## start
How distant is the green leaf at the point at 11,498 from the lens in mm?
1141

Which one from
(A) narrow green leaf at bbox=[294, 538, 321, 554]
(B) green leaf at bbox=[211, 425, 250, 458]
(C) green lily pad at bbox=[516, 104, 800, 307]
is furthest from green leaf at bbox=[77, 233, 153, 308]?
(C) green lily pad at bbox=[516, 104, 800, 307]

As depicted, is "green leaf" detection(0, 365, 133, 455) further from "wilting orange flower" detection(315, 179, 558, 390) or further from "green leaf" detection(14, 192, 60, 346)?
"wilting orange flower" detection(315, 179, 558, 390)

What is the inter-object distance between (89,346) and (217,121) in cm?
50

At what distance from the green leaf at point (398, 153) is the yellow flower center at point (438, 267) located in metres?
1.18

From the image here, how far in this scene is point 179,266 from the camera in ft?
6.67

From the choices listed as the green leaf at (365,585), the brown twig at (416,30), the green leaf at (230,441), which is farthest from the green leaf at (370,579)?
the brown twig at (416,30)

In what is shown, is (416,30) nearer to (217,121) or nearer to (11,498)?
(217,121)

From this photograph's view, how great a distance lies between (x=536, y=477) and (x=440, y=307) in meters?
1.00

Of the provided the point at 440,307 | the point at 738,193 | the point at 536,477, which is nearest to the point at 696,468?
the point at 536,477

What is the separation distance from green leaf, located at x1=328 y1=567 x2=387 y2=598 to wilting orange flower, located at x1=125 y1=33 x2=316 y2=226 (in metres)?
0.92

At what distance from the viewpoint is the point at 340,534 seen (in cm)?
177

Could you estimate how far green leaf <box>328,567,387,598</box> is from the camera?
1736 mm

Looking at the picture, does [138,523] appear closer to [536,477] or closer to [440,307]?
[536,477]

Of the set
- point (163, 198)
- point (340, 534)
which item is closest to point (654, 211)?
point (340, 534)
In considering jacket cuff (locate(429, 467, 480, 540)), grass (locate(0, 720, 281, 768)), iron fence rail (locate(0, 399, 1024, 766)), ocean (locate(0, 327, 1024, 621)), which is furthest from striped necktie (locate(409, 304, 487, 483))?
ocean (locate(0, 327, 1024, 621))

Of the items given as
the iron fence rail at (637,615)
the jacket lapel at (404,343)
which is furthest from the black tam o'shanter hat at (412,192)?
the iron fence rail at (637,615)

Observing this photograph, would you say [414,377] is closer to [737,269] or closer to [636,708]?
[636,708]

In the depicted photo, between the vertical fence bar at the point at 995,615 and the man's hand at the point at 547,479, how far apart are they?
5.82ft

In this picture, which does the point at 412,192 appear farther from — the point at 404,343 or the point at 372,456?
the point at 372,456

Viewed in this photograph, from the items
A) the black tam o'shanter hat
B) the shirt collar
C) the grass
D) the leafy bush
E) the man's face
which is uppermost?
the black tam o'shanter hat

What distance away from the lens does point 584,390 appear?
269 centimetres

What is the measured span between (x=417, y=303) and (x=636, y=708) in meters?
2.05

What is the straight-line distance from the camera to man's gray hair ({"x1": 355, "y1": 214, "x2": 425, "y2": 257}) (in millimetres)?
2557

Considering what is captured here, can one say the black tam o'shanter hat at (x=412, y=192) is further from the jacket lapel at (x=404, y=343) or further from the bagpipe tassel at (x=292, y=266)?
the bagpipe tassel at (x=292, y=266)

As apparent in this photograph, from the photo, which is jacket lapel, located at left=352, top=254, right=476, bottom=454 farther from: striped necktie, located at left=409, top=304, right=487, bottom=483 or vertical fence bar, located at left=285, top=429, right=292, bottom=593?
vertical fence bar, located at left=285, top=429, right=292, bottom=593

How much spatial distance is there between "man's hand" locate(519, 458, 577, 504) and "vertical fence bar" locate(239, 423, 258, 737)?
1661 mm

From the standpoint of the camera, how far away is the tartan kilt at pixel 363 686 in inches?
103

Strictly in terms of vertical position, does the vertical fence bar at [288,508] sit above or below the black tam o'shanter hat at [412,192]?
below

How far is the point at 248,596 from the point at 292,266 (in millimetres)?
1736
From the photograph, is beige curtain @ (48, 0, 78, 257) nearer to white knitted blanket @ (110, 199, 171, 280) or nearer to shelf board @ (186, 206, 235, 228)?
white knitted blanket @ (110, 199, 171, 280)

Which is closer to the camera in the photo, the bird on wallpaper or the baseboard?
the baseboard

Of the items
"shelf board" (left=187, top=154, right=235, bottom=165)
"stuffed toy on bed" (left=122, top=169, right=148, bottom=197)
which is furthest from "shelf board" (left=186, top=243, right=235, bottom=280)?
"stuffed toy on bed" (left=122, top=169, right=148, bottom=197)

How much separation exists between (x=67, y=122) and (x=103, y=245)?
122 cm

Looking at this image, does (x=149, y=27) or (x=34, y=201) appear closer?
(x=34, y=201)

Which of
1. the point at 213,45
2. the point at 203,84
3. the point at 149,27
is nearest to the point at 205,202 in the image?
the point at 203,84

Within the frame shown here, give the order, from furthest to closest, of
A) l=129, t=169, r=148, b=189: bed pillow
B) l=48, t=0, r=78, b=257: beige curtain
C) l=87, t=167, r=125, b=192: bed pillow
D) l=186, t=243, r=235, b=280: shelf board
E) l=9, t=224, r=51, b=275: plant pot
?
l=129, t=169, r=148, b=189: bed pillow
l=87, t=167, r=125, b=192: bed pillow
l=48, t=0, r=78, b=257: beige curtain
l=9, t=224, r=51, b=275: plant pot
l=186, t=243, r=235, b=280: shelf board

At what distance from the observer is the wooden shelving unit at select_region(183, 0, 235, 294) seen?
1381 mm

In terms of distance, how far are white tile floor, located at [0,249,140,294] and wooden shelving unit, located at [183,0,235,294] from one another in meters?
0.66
## end
### Stated problem:
Recast everything from the line containing "Within the frame" down to the end of the records above as a Markdown table with columns Row and Line. Give each non-blank line its own numbered row.

### The reply:
| Row | Line |
|---|---|
| 1 | Within the frame shown here, give the order, from furthest to closest, of |
| 2 | A) l=129, t=169, r=148, b=189: bed pillow |
| 3 | B) l=48, t=0, r=78, b=257: beige curtain |
| 4 | C) l=87, t=167, r=125, b=192: bed pillow |
| 5 | D) l=186, t=243, r=235, b=280: shelf board |
| 6 | E) l=9, t=224, r=51, b=275: plant pot |
| 7 | ? |
| 8 | l=129, t=169, r=148, b=189: bed pillow |
| 9 | l=87, t=167, r=125, b=192: bed pillow |
| 10 | l=48, t=0, r=78, b=257: beige curtain |
| 11 | l=9, t=224, r=51, b=275: plant pot |
| 12 | l=186, t=243, r=235, b=280: shelf board |
| 13 | At what distance from the observer is the wooden shelving unit at select_region(183, 0, 235, 294) seen? |
| 14 | 1381 mm |
| 15 | In terms of distance, how far are white tile floor, located at [0,249,140,294] and wooden shelving unit, located at [183,0,235,294] from one another in meters? |
| 16 | 0.66 |